• [EXERCISE]:
How many lines in the listing below contain the word "frame"? Reply with the number alone.

★ ★ ★ ★ ★ ★ ★

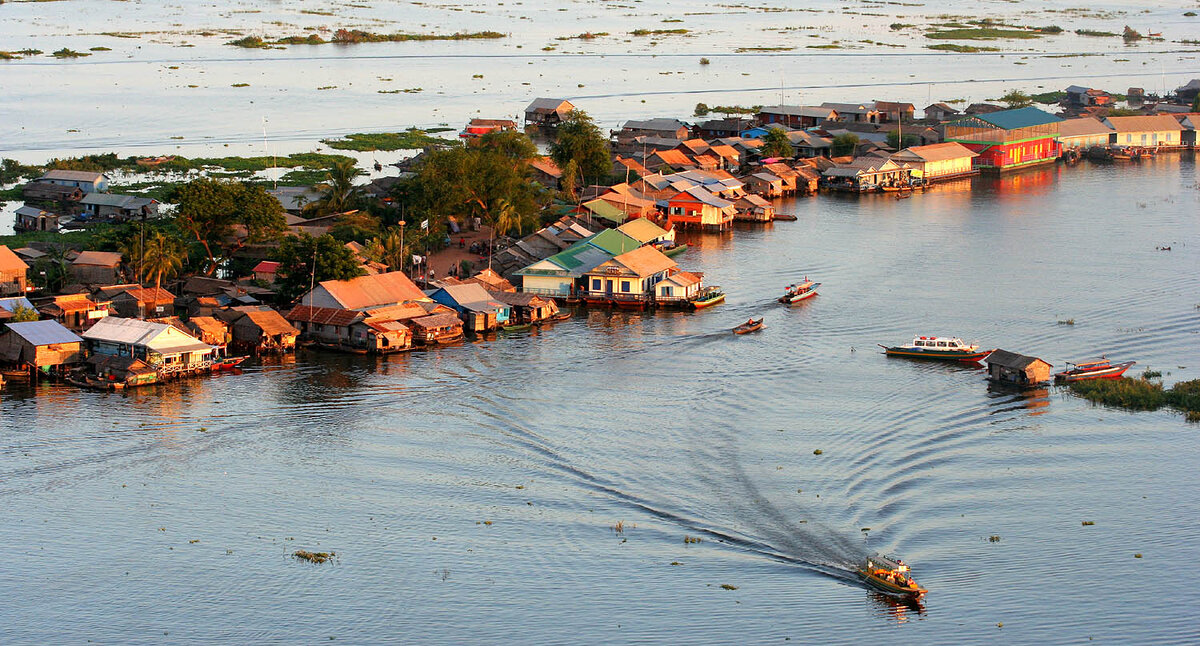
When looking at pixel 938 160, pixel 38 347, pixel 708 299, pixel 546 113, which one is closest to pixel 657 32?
pixel 546 113

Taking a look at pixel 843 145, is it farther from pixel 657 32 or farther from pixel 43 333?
pixel 657 32

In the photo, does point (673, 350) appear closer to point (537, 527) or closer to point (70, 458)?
point (537, 527)

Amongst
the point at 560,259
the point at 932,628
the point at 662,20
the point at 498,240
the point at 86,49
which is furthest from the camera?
the point at 662,20

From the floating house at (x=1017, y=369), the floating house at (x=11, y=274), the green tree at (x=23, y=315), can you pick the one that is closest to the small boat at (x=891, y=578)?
the floating house at (x=1017, y=369)

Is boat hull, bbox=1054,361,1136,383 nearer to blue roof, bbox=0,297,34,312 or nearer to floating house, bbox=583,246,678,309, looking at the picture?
floating house, bbox=583,246,678,309

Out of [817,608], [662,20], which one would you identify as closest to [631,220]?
[817,608]

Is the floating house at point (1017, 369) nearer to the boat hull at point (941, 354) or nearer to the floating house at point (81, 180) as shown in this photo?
the boat hull at point (941, 354)
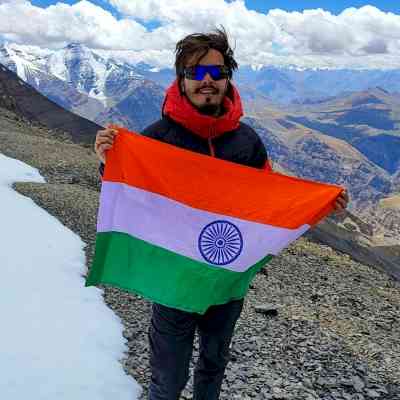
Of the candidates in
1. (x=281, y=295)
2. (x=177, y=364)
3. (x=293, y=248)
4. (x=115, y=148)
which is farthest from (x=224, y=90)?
(x=293, y=248)

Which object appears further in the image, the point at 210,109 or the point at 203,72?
the point at 210,109

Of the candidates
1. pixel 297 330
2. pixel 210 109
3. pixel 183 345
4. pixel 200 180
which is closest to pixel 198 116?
pixel 210 109

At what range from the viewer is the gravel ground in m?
8.97

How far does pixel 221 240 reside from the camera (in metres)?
5.94

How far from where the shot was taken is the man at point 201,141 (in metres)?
5.36

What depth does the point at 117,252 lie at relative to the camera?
591cm

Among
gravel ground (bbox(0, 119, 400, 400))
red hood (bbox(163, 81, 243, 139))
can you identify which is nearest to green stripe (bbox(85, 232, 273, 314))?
red hood (bbox(163, 81, 243, 139))

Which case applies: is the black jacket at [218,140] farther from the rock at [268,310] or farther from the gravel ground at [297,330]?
the rock at [268,310]

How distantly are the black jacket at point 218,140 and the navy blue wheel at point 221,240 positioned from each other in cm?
80

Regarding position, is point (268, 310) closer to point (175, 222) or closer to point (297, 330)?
point (297, 330)

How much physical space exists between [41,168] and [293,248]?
14.8m

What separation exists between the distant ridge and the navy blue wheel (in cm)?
9144

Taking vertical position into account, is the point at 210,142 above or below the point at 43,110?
above

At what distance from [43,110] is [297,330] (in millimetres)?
112426
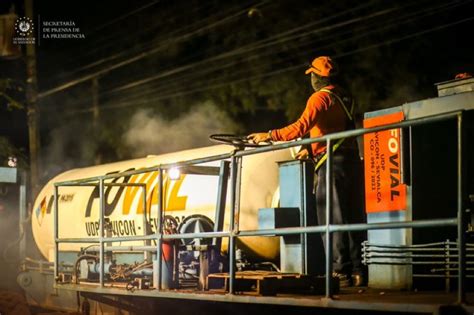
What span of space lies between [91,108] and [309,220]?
76.2ft

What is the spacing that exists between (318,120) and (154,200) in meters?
3.87

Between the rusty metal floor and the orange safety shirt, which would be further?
the orange safety shirt

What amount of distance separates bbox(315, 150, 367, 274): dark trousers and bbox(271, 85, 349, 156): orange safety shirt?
257 millimetres

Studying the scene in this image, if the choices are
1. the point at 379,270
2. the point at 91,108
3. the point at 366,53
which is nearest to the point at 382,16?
the point at 366,53

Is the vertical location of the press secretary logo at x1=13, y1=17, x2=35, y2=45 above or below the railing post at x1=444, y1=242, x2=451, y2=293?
above

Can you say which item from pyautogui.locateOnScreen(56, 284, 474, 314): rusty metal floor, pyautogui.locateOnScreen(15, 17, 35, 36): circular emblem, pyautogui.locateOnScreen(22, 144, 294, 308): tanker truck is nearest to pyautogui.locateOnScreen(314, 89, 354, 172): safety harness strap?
pyautogui.locateOnScreen(22, 144, 294, 308): tanker truck

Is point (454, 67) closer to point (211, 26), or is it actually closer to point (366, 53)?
point (366, 53)

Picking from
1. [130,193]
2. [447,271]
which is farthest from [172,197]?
[447,271]

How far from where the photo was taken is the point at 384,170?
22.1 feet

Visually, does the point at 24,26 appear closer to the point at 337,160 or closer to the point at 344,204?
the point at 337,160

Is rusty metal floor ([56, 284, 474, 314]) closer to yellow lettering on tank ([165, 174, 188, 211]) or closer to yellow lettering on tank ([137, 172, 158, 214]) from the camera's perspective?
yellow lettering on tank ([165, 174, 188, 211])

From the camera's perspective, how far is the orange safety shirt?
22.5 feet

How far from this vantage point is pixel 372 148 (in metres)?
6.86

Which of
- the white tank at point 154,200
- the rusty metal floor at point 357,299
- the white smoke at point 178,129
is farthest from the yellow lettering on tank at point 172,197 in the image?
the white smoke at point 178,129
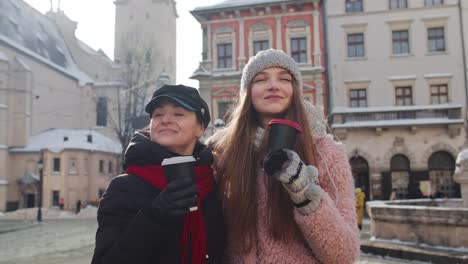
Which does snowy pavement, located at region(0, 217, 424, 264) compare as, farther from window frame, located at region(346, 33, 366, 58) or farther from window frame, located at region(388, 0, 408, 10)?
window frame, located at region(388, 0, 408, 10)

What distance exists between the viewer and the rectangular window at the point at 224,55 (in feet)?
102

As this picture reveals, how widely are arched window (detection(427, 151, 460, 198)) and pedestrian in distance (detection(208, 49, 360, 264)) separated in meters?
26.6

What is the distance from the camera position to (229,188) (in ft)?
8.00

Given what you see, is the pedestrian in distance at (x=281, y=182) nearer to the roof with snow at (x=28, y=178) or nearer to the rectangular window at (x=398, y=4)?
the rectangular window at (x=398, y=4)

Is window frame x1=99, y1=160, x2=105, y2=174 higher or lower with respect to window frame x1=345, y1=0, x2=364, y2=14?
lower

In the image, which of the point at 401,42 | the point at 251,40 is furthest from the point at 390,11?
the point at 251,40

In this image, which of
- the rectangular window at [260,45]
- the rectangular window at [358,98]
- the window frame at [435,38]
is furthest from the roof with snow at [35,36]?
the window frame at [435,38]

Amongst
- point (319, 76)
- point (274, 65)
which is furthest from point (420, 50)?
point (274, 65)

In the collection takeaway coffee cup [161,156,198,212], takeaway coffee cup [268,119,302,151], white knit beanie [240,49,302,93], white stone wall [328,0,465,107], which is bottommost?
takeaway coffee cup [161,156,198,212]

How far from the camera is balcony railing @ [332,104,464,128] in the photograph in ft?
86.6

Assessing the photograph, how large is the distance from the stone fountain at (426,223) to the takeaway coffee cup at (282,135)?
27.1 feet

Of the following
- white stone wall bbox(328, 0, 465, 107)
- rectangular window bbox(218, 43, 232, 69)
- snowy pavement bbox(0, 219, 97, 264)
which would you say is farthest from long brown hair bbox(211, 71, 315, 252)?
rectangular window bbox(218, 43, 232, 69)

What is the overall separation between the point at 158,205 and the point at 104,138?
1880 inches

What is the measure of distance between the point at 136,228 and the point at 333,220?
95cm
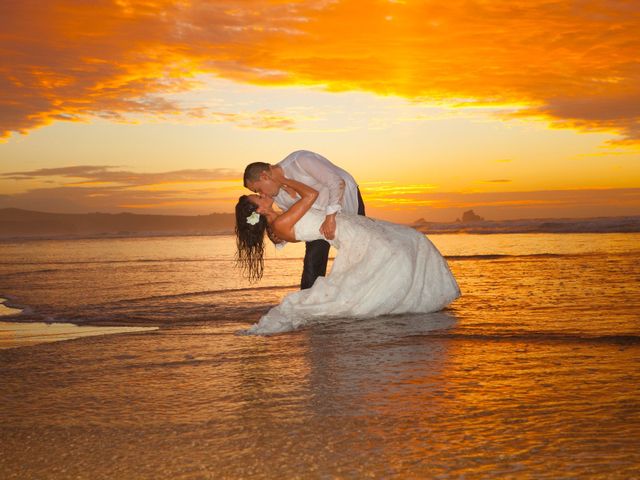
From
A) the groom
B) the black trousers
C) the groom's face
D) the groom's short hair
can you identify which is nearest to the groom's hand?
the groom

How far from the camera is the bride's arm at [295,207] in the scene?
24.6ft

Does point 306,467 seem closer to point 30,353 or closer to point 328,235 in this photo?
point 30,353

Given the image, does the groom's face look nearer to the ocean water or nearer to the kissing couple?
the kissing couple

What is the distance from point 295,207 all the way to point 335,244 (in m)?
0.60

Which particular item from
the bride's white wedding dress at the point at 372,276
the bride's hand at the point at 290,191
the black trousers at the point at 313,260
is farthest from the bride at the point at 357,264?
the black trousers at the point at 313,260

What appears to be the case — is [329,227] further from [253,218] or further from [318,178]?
[253,218]

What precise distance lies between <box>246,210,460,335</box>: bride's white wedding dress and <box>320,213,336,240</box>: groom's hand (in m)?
0.09

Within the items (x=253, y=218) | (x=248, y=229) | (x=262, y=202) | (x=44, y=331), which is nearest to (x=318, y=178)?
(x=262, y=202)

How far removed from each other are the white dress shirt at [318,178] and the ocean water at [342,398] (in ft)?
4.27

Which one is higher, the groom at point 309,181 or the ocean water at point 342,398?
the groom at point 309,181

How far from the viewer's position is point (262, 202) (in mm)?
7684

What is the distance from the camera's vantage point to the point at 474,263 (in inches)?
634

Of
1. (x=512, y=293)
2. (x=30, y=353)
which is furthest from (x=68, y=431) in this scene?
(x=512, y=293)

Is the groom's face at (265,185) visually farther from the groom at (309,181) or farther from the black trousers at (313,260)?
the black trousers at (313,260)
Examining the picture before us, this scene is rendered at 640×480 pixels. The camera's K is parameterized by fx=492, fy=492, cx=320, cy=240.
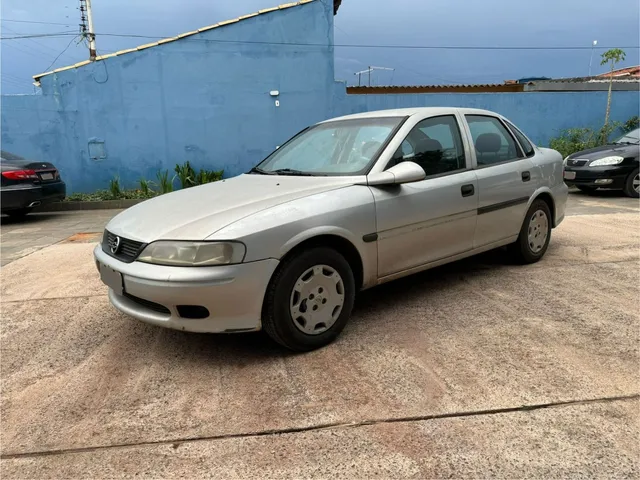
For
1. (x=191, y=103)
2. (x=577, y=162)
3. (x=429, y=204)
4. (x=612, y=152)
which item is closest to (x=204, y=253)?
(x=429, y=204)

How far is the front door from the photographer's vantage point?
3.40 meters

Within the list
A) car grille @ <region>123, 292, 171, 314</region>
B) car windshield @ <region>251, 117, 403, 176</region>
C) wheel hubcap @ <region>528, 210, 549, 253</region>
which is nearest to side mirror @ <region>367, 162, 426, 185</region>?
car windshield @ <region>251, 117, 403, 176</region>

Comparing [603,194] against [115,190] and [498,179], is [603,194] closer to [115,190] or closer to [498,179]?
[498,179]

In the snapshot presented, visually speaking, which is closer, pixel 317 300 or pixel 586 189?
pixel 317 300

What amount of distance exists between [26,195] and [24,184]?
21 cm

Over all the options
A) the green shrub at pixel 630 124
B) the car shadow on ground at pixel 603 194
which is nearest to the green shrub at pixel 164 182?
Result: the car shadow on ground at pixel 603 194

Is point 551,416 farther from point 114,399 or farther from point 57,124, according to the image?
point 57,124

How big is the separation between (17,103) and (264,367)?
464 inches

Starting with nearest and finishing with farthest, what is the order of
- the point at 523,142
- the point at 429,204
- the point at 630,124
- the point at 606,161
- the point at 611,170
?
the point at 429,204 → the point at 523,142 → the point at 611,170 → the point at 606,161 → the point at 630,124

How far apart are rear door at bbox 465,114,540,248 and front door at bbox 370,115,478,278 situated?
15 centimetres

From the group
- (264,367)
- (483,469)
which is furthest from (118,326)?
(483,469)

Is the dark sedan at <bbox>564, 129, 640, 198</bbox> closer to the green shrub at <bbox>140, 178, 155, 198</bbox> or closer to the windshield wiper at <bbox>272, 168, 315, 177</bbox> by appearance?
the windshield wiper at <bbox>272, 168, 315, 177</bbox>

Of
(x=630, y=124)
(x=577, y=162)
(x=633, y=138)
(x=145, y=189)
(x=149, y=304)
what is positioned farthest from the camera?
(x=630, y=124)

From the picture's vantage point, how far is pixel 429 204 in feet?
11.8
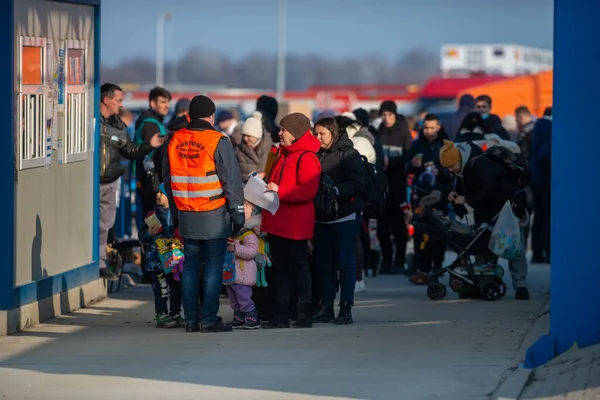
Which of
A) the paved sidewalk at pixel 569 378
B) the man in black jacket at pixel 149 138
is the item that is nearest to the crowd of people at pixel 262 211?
the man in black jacket at pixel 149 138

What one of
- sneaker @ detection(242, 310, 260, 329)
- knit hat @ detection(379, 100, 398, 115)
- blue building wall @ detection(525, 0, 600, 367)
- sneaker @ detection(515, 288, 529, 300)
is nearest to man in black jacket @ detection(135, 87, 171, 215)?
knit hat @ detection(379, 100, 398, 115)

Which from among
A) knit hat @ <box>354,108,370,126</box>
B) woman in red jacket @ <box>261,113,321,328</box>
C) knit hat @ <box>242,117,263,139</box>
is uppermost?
knit hat @ <box>354,108,370,126</box>

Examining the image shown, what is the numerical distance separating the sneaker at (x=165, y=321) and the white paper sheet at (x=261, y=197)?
128 cm

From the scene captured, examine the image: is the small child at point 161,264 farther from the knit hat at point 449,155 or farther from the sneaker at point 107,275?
the knit hat at point 449,155

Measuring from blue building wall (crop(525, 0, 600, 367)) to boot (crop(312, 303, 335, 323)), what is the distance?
2.84 m

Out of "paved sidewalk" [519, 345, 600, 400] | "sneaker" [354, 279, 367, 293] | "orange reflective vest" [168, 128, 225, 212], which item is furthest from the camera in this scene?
"sneaker" [354, 279, 367, 293]

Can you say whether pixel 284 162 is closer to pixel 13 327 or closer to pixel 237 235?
pixel 237 235

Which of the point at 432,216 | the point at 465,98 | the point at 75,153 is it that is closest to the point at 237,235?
the point at 75,153

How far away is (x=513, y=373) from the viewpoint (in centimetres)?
820

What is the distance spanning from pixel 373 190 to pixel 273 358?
8.47 feet

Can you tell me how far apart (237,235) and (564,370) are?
338cm

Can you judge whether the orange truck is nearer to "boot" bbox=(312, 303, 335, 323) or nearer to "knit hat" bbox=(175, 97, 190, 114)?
"knit hat" bbox=(175, 97, 190, 114)

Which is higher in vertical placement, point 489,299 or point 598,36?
point 598,36

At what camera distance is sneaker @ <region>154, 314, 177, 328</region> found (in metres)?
10.7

★ ★ ★ ★ ★ ★ ★

• [ANSWER TO THE PROBLEM]:
5